**GIVEN REQUEST:** Can you pull every line of the data below and reproduce each one verbatim?

**EXTRACTED ENTRIES:**
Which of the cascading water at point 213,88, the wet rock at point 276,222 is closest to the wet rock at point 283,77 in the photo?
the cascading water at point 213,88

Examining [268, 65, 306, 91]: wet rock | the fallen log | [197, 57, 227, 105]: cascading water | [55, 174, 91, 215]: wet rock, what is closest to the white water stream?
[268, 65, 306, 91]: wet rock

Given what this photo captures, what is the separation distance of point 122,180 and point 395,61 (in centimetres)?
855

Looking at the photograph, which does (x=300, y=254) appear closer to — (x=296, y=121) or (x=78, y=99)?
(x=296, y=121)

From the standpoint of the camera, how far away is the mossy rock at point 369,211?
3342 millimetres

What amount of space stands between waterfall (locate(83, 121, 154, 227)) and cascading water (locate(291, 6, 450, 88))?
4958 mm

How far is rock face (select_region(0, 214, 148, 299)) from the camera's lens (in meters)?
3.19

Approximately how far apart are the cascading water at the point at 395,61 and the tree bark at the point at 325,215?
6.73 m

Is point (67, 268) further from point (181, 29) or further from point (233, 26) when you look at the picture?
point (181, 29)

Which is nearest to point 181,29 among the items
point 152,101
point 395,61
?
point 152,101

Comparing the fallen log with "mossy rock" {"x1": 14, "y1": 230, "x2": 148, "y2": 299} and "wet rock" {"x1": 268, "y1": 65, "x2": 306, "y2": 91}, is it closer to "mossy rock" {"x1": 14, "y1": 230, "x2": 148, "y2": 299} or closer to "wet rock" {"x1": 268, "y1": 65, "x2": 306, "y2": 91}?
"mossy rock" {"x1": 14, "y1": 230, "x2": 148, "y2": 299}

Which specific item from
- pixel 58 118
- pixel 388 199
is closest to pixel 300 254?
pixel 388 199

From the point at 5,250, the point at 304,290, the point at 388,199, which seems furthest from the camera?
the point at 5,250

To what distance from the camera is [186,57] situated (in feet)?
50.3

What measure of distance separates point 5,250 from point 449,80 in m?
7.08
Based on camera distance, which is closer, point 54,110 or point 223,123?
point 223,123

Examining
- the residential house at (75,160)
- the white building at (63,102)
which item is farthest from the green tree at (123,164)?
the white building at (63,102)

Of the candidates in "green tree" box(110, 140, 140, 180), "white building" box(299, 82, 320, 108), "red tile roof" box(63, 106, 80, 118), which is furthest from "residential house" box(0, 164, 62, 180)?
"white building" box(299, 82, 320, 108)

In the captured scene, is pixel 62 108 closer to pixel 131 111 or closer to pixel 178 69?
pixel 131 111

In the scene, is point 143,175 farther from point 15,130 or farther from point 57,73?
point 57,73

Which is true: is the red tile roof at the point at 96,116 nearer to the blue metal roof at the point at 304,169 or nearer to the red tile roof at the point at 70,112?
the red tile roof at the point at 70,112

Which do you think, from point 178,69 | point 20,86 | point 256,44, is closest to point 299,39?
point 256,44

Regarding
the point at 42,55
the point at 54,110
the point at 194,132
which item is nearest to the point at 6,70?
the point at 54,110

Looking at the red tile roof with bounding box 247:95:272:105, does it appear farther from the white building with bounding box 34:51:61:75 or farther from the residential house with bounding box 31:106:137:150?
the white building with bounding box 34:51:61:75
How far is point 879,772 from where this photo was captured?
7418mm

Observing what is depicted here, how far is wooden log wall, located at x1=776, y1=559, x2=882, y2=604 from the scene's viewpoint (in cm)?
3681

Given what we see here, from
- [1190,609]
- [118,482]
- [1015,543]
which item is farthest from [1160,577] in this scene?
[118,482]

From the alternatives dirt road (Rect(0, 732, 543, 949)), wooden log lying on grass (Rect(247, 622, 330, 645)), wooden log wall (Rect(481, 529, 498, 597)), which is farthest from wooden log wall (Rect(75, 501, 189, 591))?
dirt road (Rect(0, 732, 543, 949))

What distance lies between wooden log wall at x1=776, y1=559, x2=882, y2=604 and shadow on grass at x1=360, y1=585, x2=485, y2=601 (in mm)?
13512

**ANSWER BELOW:**
Which of the cascading water at point 213,88, the wet rock at point 276,222 is closest to the wet rock at point 283,77 in the photo?
the cascading water at point 213,88

Examining [268, 65, 306, 91]: wet rock | the fallen log | [197, 57, 227, 105]: cascading water | [55, 174, 91, 215]: wet rock, what is closest to the white water stream?
[268, 65, 306, 91]: wet rock

Given what this photo captures, what is the separation distance of point 122,180 and point 395,61 (in centimetres)?
855

Looking at the photograph, which does (x=300, y=254) appear closer to — (x=296, y=121) or (x=78, y=99)?
(x=296, y=121)

From the standpoint of the camera, how far away is the mossy rock at point 369,211?
3342 millimetres

What amount of space stands between waterfall (locate(83, 121, 154, 227)) and cascading water (locate(291, 6, 450, 88))?
4958 mm

How far is rock face (select_region(0, 214, 148, 299)) from the camera's lens (in meters)?
3.19

Approximately how far apart are the cascading water at the point at 395,61 and the tree bark at the point at 325,215?
6.73 m

Is point (67, 268) further from point (181, 29) or further from point (233, 26) when you look at the picture?
point (181, 29)

Which is nearest to point 181,29 among the items
point 152,101
point 395,61
?
point 152,101

Comparing the fallen log with "mossy rock" {"x1": 14, "y1": 230, "x2": 148, "y2": 299} and "wet rock" {"x1": 268, "y1": 65, "x2": 306, "y2": 91}, is it closer to "mossy rock" {"x1": 14, "y1": 230, "x2": 148, "y2": 299} or closer to "wet rock" {"x1": 268, "y1": 65, "x2": 306, "y2": 91}?
"mossy rock" {"x1": 14, "y1": 230, "x2": 148, "y2": 299}

Which specific item from
- pixel 58 118
- pixel 388 199
is closest to pixel 300 254?
pixel 388 199

From the point at 5,250, the point at 304,290, the point at 388,199, which seems furthest from the camera?
the point at 5,250

To what distance from the camera is [186,57] situated (in feet)?
50.3

What measure of distance separates point 5,250 from point 449,80 in m?
7.08
Based on camera distance, which is closer, point 54,110 or point 223,123?
point 223,123

Examining
- the residential house at (75,160)
- the white building at (63,102)
which item is farthest from the green tree at (123,164)?
the white building at (63,102)

Of the candidates in "green tree" box(110, 140, 140, 180), "white building" box(299, 82, 320, 108), "red tile roof" box(63, 106, 80, 118), which is furthest from "residential house" box(0, 164, 62, 180)?
"white building" box(299, 82, 320, 108)

In the captured scene, is pixel 62 108 closer to pixel 131 111 or closer to pixel 178 69?
pixel 131 111

In the scene, is point 143,175 farther from point 15,130 or farther from point 57,73?
point 57,73

Which is true: is the red tile roof at the point at 96,116 nearer to the blue metal roof at the point at 304,169 or nearer to the red tile roof at the point at 70,112?
the red tile roof at the point at 70,112

Which do you think, from point 178,69 | point 20,86 | point 256,44, is closest to point 299,39?
point 256,44

Regarding
the point at 42,55
the point at 54,110
the point at 194,132
which item is nearest to the point at 6,70?
the point at 54,110

Looking at the red tile roof with bounding box 247:95:272:105, does it appear farther from the white building with bounding box 34:51:61:75 or farther from the residential house with bounding box 31:106:137:150?
the white building with bounding box 34:51:61:75
How far is point 879,772 from where this photo was captured?
7418mm

Observing what is depicted here, how far is wooden log wall, located at x1=776, y1=559, x2=882, y2=604 from the scene's viewpoint (in cm)?
3681

Given what we see here, from
- [1190,609]
- [118,482]
- [1015,543]
which item is farthest from [1160,577] in this scene?
[118,482]

From the alternatives dirt road (Rect(0, 732, 543, 949)), wooden log lying on grass (Rect(247, 622, 330, 645)), wooden log wall (Rect(481, 529, 498, 597)), which is farthest from wooden log wall (Rect(75, 501, 189, 591))?
dirt road (Rect(0, 732, 543, 949))

What distance lies between wooden log wall at x1=776, y1=559, x2=882, y2=604 and shadow on grass at x1=360, y1=585, x2=485, y2=601 (in mm)?
13512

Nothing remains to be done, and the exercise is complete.